Architecture
Pipeline
Section titled “Pipeline”Every retrieval follows this fixed sequence:
Task Text + Role Overlay ↓ Query Builder ← overlay vocabulary expansion ↓ ┌─────────────┐ │ Lexical (BM25) │ ← SQLite FTS5 │ Semantic │ ← Ollama embeddings (optional) └─────────────┘ ↓ Merge + Dedupe ← union candidate pool ↓ Metadata Filter ← forbidden sources, role exclusion, trust boosts ↓ Role Reranker ← overlay-weighted scoring + source diversity ↓ Bundle Assembly ← governed output with full audit trailStorage Layer
Section titled “Storage Layer”SQLite + FTS5 via better-sqlite3.
Three tables:
documents— source metadata (trust tier, domain, freshness)chunks— content with tags, applicable/excluded roleschunks_fts— BM25 full-text index (porter stemming, unicode)embeddings— optional vector storage for semantic search
Query Builder
Section titled “Query Builder”The query builder expands task text using the overlay’s vocabulary:
- Extract key terms from task (stop-word removal)
- Inject role-signature phrases (top 3 boost phrases regardless of task overlap)
- Add task-relevant boost phrases
- Expand synonyms from overlay vocabulary
- Build FTS5 query (OR-joined for BM25 ranking)

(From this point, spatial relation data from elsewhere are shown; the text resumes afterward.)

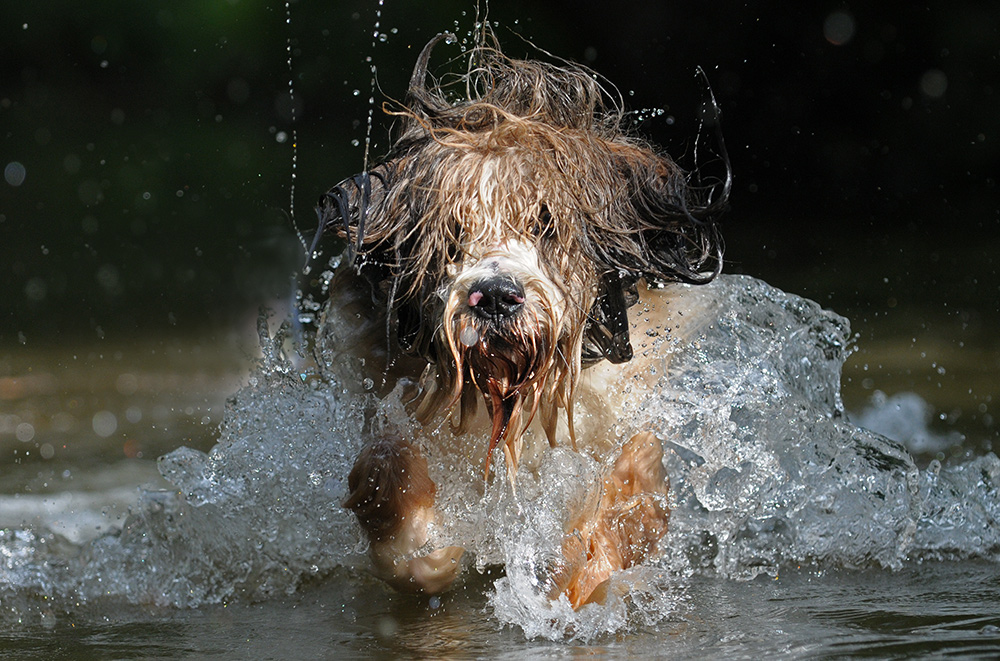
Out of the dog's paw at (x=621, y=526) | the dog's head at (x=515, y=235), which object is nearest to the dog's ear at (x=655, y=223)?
the dog's head at (x=515, y=235)

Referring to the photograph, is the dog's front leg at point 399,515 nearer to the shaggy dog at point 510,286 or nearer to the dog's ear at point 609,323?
the shaggy dog at point 510,286

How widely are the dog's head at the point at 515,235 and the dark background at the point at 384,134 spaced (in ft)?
14.7

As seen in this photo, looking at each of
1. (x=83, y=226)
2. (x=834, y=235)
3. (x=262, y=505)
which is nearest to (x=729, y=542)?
(x=262, y=505)

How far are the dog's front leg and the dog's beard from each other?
0.25 meters

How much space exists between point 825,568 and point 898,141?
643cm

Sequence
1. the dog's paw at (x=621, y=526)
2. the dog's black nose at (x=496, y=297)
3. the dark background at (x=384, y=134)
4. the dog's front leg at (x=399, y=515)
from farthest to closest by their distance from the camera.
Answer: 1. the dark background at (x=384, y=134)
2. the dog's front leg at (x=399, y=515)
3. the dog's paw at (x=621, y=526)
4. the dog's black nose at (x=496, y=297)

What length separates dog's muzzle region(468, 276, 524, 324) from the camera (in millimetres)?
2691

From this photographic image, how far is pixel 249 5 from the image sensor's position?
9609mm

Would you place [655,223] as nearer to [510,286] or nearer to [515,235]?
[515,235]

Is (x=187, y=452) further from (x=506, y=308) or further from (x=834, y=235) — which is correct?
(x=834, y=235)

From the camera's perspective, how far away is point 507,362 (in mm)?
2854

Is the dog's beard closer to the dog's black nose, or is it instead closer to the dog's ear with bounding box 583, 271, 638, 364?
the dog's black nose

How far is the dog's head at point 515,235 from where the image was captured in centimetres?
282

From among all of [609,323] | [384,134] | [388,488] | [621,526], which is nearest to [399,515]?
[388,488]
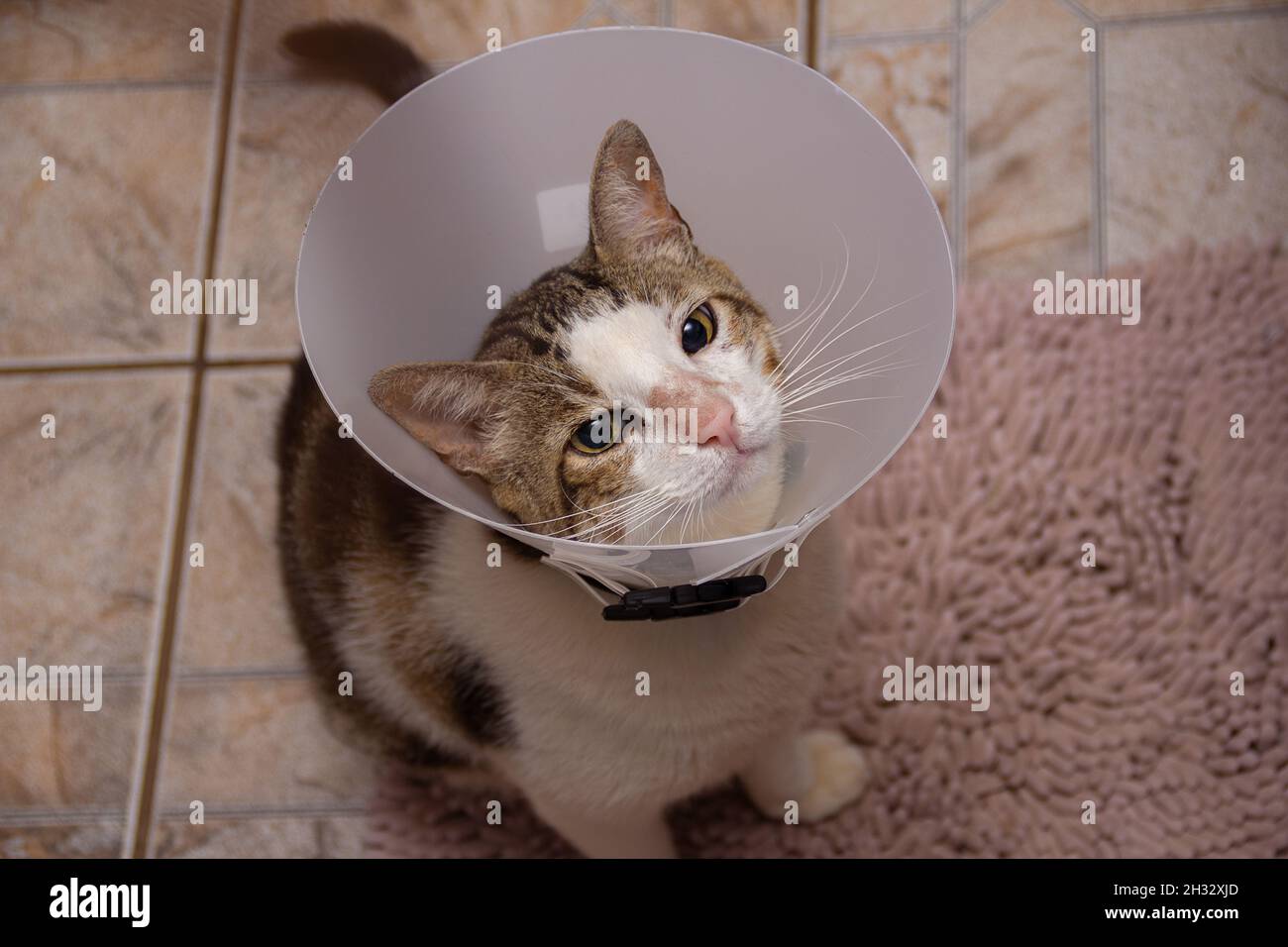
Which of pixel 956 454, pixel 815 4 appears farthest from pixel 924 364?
pixel 815 4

- Build semantic query with role mission context
The signature phrase injection is what makes roles retrieve domain-relevant material even on generic tasks.
Metadata Filter
Section titled “Metadata Filter”This is where overlay governance becomes retrieval behavior:
| Check | Effect |
|---|---|
| Forbidden source | Hard reject with forbidden_source reason |
| Excluded role | Hard reject with role_mismatch reason |
| Applicable role match | 1.3x boost |
| Role mismatch | Penalty (configurable via role_mismatch_penalty) |
| Stale content | Penalty (configurable via stale_penalty) |
| Trust tier | Multiplicative boost from overlay config |
| Document type | Multiplicative boost from overlay config |
| Preferred source | Multiplicative boost with stated reason |
Every rejected candidate gets a recorded reason — no silent filtering.
Reranker
Section titled “Reranker”Transparent weighted model:
final = lexical * w1 + semantic * w2 + normalize(metadata) * w3 + vocab_hits * w4Weights come from the overlay’s retrieval_policy. Default split: 0.3 / 0.3 / 0.2 / 0.2.

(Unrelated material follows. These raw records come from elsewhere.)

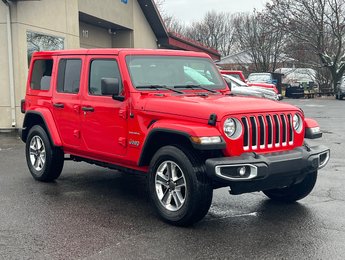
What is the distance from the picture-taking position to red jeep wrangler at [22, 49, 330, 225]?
486 centimetres

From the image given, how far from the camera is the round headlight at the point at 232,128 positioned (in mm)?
4906

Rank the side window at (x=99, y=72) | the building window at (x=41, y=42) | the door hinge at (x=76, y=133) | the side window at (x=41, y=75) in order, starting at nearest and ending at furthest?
the side window at (x=99, y=72)
the door hinge at (x=76, y=133)
the side window at (x=41, y=75)
the building window at (x=41, y=42)

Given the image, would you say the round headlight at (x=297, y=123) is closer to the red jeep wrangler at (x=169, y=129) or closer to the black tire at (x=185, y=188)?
the red jeep wrangler at (x=169, y=129)

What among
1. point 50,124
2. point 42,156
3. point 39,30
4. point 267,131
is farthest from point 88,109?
point 39,30

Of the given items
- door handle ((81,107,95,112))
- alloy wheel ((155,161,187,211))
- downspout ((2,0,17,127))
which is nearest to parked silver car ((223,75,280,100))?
downspout ((2,0,17,127))

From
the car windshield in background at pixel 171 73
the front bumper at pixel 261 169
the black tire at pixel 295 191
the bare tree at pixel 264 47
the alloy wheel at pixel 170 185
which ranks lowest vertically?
the black tire at pixel 295 191

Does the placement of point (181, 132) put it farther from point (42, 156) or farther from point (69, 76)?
point (42, 156)

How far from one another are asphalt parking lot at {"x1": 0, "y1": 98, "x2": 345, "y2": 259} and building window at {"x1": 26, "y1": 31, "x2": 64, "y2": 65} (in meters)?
7.55

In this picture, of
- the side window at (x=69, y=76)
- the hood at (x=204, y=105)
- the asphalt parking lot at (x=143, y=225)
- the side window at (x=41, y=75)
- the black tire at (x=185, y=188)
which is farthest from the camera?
the side window at (x=41, y=75)

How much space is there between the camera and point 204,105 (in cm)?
506

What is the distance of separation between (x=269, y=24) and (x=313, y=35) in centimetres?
384

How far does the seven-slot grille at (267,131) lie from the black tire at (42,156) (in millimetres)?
3223

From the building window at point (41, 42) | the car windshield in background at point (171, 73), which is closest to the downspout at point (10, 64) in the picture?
the building window at point (41, 42)

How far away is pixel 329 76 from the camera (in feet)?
141
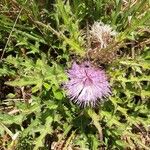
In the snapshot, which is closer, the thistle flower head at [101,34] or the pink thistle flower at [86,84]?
the pink thistle flower at [86,84]

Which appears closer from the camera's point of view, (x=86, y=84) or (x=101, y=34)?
(x=86, y=84)

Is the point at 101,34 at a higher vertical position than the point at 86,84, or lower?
higher

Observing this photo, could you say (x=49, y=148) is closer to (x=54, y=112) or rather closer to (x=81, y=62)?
(x=54, y=112)

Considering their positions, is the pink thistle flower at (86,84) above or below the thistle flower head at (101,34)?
below

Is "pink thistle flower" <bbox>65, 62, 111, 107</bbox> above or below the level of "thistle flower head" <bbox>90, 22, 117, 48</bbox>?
below

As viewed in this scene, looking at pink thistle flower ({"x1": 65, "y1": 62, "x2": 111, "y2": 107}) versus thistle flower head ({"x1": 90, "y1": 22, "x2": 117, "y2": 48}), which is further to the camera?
thistle flower head ({"x1": 90, "y1": 22, "x2": 117, "y2": 48})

Source diversity pressure: when require_source_diversity is true, additional chunks from the same source are penalized after max_chunks_per_source is reached. This prevents a single source from filling the whole bundle.
Bundle Contract
Section titled “Bundle Contract”The RetrievalBundle is the governed output. It answers:
- What was searched — full query trace with overlay rules applied
- What was selected — scored chunks with reasons and overlay hits
- What was rejected — every excluded candidate with a coded reason
- Is the evidence trustworthy — provenance posture (strong/mixed/weak)
- Is the evidence fresh — freshness posture (fresh/mixed/stale)
- What went wrong — warning codes for degraded scenarios
This is what downstream consumers (Role OS dispatch, prompt builder) use. They never reach back into the corpus.